Last modified: 2014-09-22 22:01:39 UTC
"Server admin log"[1] is updated by morebots (an irc + mediawiki bridge bot run from the wikitech linode instance). Via deployments scripts[2] on fenari, logmsgsbot outputs to irc prefixed with "!log " for morebots to pick up and save to the wiki. If freenode is not responding well or if netsplit separates these two bots from each other (happened again today...), during that time deployments are not logged. Couple options: * Have these bots run on the same server (e.g. both from fenari.wmnet or both from wikitech.linode) * Merge them into 1 bot (which would have to run from fenari in order to hook reliably into deployment scripts) * Have them communicate (also or only) directly to each other instead of via freenode (e.g. via some socket between the two servers). [1] http://wikitech.wikimedia.org/history/Server_admin_log [2] http://wikitech.wikimedia.org/view/bin
There's two separate use cases here: 1) Someone in -operations !log'ing something to the SAL. like "!log I'm going to shutdown tampa, watch out!" 2) Various scripts/tools on the cluster that log things to the SAL eg scap or git-deploy.

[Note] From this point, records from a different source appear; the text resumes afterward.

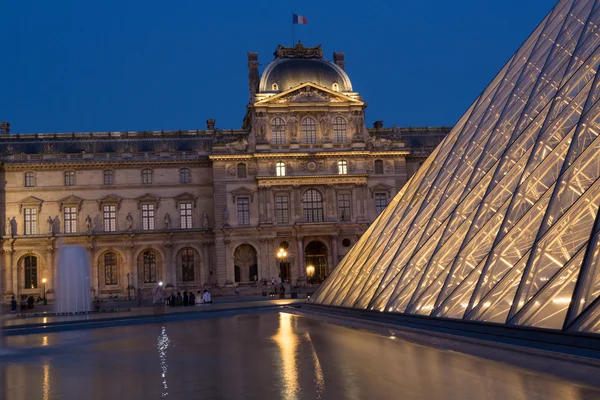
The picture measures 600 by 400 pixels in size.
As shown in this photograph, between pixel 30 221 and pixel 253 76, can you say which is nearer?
pixel 30 221

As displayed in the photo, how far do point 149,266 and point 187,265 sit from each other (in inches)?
119

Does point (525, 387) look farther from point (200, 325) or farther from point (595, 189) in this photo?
point (200, 325)

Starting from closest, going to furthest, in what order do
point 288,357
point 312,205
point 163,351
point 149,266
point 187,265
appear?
1. point 288,357
2. point 163,351
3. point 312,205
4. point 149,266
5. point 187,265

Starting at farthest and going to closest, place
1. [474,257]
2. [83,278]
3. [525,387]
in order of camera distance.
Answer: [83,278] → [474,257] → [525,387]

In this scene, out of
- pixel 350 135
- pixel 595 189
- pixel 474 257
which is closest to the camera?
pixel 595 189

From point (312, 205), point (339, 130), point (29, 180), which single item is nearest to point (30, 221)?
point (29, 180)

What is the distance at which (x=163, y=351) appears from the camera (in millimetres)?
13914

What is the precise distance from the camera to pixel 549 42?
1792 centimetres

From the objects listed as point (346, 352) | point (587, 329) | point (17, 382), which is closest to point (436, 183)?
point (346, 352)

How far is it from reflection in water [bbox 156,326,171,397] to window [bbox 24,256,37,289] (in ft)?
121

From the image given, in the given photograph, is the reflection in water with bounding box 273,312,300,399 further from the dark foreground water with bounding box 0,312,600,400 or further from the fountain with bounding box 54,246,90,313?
the fountain with bounding box 54,246,90,313

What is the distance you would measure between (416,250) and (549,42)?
667cm

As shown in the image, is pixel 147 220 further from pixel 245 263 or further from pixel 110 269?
pixel 245 263

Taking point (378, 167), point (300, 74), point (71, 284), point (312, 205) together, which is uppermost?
point (300, 74)
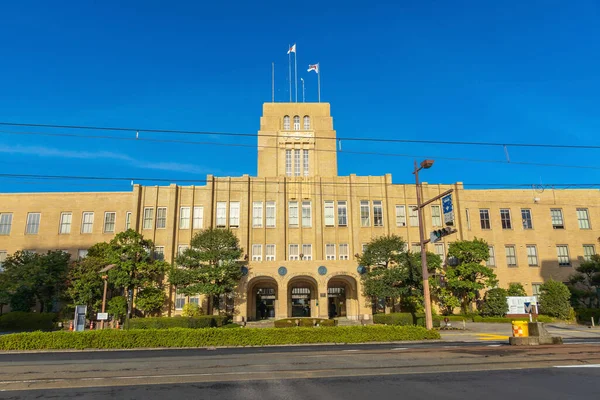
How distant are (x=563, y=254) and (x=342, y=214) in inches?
954

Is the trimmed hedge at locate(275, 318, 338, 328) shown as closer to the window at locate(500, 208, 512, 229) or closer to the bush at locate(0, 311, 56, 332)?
the bush at locate(0, 311, 56, 332)

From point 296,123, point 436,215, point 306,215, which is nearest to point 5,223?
point 306,215

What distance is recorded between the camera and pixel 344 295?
42.1 meters

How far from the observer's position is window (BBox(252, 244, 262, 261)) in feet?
140

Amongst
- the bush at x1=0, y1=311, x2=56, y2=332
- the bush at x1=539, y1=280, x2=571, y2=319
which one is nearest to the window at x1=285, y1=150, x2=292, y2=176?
the bush at x1=0, y1=311, x2=56, y2=332

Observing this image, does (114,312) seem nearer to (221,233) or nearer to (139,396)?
(221,233)

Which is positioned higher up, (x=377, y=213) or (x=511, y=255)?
(x=377, y=213)

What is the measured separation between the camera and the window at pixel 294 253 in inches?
1689

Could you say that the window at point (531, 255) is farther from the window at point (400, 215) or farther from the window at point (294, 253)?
the window at point (294, 253)

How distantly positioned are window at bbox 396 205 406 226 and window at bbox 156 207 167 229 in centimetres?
2483

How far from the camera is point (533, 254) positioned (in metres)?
44.4

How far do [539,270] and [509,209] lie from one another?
704 centimetres

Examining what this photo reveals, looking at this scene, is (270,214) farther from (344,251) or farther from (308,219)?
(344,251)

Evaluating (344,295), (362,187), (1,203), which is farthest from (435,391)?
(1,203)
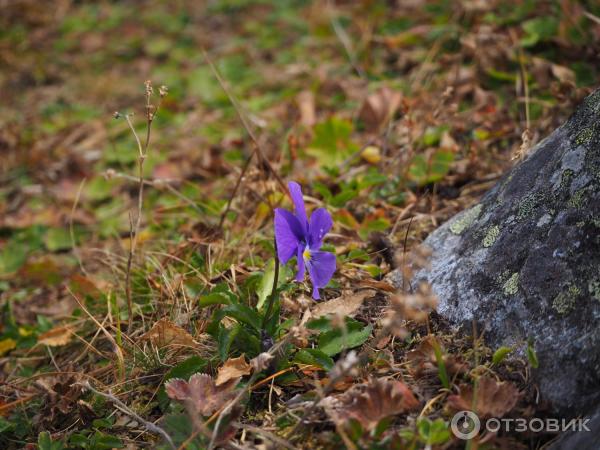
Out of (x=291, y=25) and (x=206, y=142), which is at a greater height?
(x=291, y=25)

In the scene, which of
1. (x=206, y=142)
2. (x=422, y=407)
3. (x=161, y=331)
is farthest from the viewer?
(x=206, y=142)

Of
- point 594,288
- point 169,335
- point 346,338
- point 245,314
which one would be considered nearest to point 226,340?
point 245,314

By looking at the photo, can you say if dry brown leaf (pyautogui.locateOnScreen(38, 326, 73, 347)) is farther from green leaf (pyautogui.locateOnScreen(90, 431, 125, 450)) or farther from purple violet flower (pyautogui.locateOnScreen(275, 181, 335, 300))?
purple violet flower (pyautogui.locateOnScreen(275, 181, 335, 300))

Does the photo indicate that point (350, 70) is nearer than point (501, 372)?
No

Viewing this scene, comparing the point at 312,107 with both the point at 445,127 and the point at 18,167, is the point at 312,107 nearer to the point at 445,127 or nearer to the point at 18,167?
the point at 445,127

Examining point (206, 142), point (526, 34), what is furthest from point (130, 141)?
point (526, 34)

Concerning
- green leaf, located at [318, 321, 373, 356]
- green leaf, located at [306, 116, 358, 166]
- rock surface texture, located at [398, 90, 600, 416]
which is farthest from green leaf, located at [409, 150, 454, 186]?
green leaf, located at [318, 321, 373, 356]
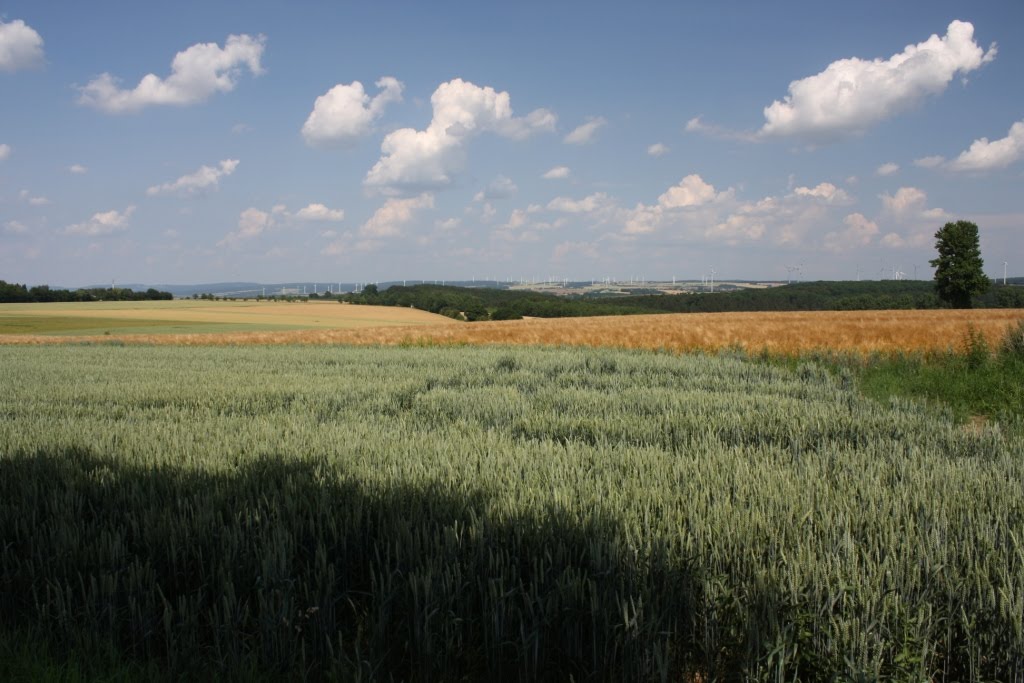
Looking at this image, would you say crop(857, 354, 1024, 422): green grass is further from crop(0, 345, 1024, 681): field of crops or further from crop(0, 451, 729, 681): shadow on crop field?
crop(0, 451, 729, 681): shadow on crop field

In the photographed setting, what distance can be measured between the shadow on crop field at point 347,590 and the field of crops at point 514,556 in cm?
2

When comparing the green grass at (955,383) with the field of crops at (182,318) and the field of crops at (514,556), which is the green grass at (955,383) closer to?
the field of crops at (514,556)

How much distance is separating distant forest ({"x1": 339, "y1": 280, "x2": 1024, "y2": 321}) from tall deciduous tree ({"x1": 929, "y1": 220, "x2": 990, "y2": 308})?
286cm

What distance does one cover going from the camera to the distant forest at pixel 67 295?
78875 mm

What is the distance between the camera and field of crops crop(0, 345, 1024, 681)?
8.60 ft

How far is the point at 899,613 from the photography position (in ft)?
8.77

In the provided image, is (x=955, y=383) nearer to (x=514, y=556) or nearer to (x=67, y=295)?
(x=514, y=556)

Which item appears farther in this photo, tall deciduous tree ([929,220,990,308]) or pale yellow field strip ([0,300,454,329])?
tall deciduous tree ([929,220,990,308])

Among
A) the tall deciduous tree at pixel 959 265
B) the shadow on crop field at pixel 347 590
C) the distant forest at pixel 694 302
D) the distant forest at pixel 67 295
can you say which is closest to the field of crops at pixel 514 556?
the shadow on crop field at pixel 347 590

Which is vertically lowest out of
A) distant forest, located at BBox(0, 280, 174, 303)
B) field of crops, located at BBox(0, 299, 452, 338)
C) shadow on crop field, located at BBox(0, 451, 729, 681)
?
shadow on crop field, located at BBox(0, 451, 729, 681)

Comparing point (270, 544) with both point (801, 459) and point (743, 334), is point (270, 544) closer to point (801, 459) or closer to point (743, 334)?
point (801, 459)

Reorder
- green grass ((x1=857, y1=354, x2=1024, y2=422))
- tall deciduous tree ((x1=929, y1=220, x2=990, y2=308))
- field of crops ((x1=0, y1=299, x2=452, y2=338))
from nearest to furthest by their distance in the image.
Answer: green grass ((x1=857, y1=354, x2=1024, y2=422)) → field of crops ((x1=0, y1=299, x2=452, y2=338)) → tall deciduous tree ((x1=929, y1=220, x2=990, y2=308))

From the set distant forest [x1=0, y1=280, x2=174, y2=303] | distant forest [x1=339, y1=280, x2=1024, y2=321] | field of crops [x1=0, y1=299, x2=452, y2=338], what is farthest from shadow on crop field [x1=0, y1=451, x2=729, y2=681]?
distant forest [x1=0, y1=280, x2=174, y2=303]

Can we decouple these two use cases? It seems that passing #2 over an IRC server is bad design for all of the reasons stated. Proposal: * Use case #1 (logmsgbot) should log to Logstash directly in addition to the SAL (initially). * Use case #2 (scap, trebuchet, etc) should log to Logstash directly. * Add support to logmsgbot to announce log entries from Logstash that originated there. * We get rid of the wikitech SAL and create a nice looking public Logstash view. * Use case #1 no longer logs to SAL. No more stupidly large edit histories!
(In reply to Greg Grossmeier from comment #1) > * We get rid of the wikitech SAL and create a nice looking public Logstash > view. This is probably hard given the lack of ACLs in Logstash.